Last updated: 21 September 2026

Schedule

The schedule may be adjusted slightly to match the pace of the class. All sessions, including the exam slot on 21 December, meet at the normal class time and in the normal room. Slides, notebooks, readings, and submission links will be added as they become available.

Date Session Topic Slides Lab Homework
7 Sep S1 Orientation and foundations Slides Survey Prerequisites
14 Sep S2 AI-assisted research workflow Slides Notebook · Sol n/a
21 Sep S3 Understand your data Slides Notebook n/a
28 Sep — No class — Teachers' Day n/a n/a Notebook
5 Oct S4 Regression, loss, and optimisation
12 Oct S5 Classification: kernels, trees, and boosting
19 Oct S6 Neural networks
26 Oct — No class — Retrocession Day n/a n/a
2 Nov S7 CNNs and inductive bias
9 Nov S8 Sequence models and time series
16 Nov S9 Consolidation and invited seminar
23 Nov S10 Attention, transformers, and sets
30 Nov S11 Autoencoders and variational autoencoders
7 Dec S12 GANs, diffusion, and invited seminar
14 Dec S13 Final presentations I n/a n/a n/a
21 Dec Exam slot Final presentations II n/a n/a n/a

Assessment

Component Weight
In-class labs and weekly homework 60%
Final project and presentation 40%

In-class labs and homework are set as 10–12 assignments across the semester:

  • due at noon on Saturday; and
  • late submissions are not accepted.

In-class labs count as attendance, so taking part is what is marked — you are not expected to finish every part in the session. Get as far as you can with your group and complete the rest in your own time. Missing a session means no score for that lab, unless you have a good reason such as illness or a family emergency: tell the instructor or a teaching assistant and it will not count against you.

Attendance at the final presentations

The final project presentations on 14 and 21 December are compulsory. Absence without prior permission costs 10 points — 10% of your final grade. If you cannot attend either date, tell the instructor in advance.

Bonus

An optional competition will run during the semester, offering extra credit on top of the marks above. Details coming soon.

Use of AI-assisted coding

AI-assisted coding is strongly encouraged, but all generated work must be verified. You remain responsible for the correctness of your code, analysis, citations, and conclusions.

AI use must be disclosed in the submitted results.

What a disclosure looks like

A sentence is enough.
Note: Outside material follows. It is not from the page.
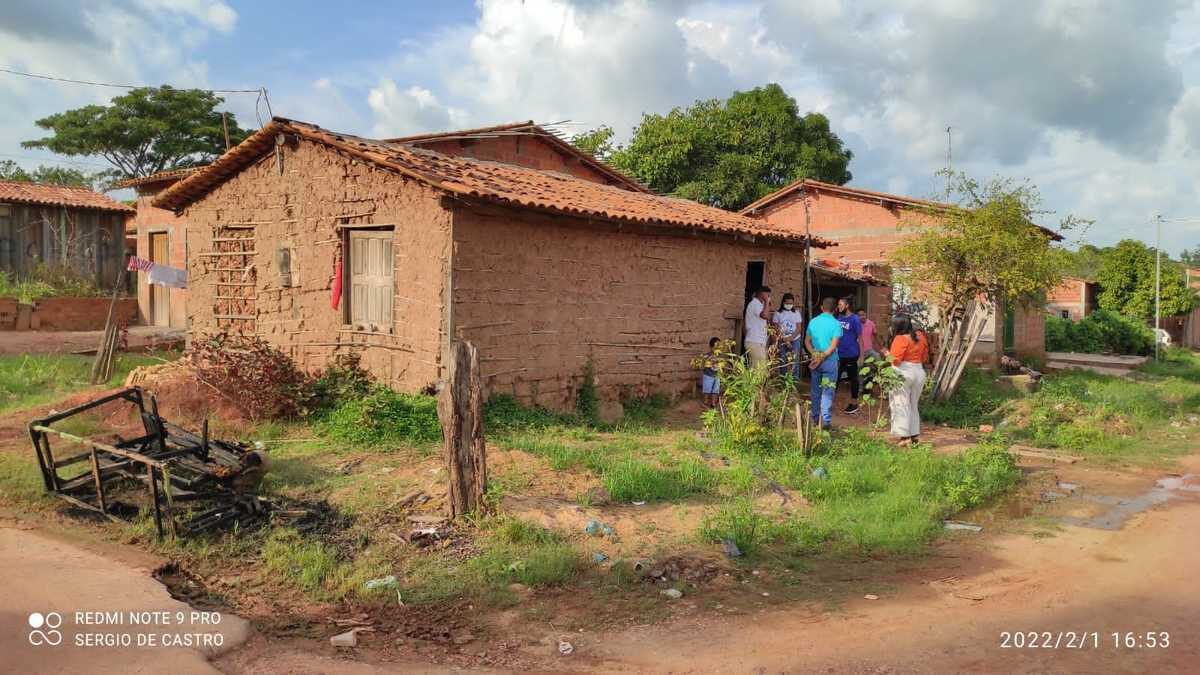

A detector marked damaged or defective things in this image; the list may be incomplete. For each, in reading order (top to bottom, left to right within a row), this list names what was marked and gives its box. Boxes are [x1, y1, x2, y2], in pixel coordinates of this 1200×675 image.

burned furniture [26, 386, 272, 540]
Say which tool you used and what you used it for:

This website was built with the assistance of Claude Code, for drafting, formatting, and grammar checks.
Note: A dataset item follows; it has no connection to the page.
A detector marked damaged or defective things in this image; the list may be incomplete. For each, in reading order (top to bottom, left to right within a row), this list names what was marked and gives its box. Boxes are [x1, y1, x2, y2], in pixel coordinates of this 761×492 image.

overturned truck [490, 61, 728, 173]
The training loop was written with GitHub Copilot; I rewrote the loss function myself after the generated version failed a dimensional check.

The first is not hypothetical — it is the disclosure for this course's own site and slides, on the home page.

Tools and accounts

  • Accounts: complete all required accounts by Session 3. Course services, notebook-computing options, and NSTC Core limits are on the Resources page.
  • Software: installation is covered under Software setup.
  • Version control: Git is used throughout the course.

Collaboration and submissions

  • In-class notebook labs are completed in assigned groups of three students. Groups rotate every week; check the teaching assistants' announcement for that week's assignment.
  • Submit one set of work per group: a single in-class lab and homework submission covers all three members. Put every member's name on it, with a short note on what each person contributed.
  • Accommodations and exceptional circumstances should be discussed with the instructor as early as possible.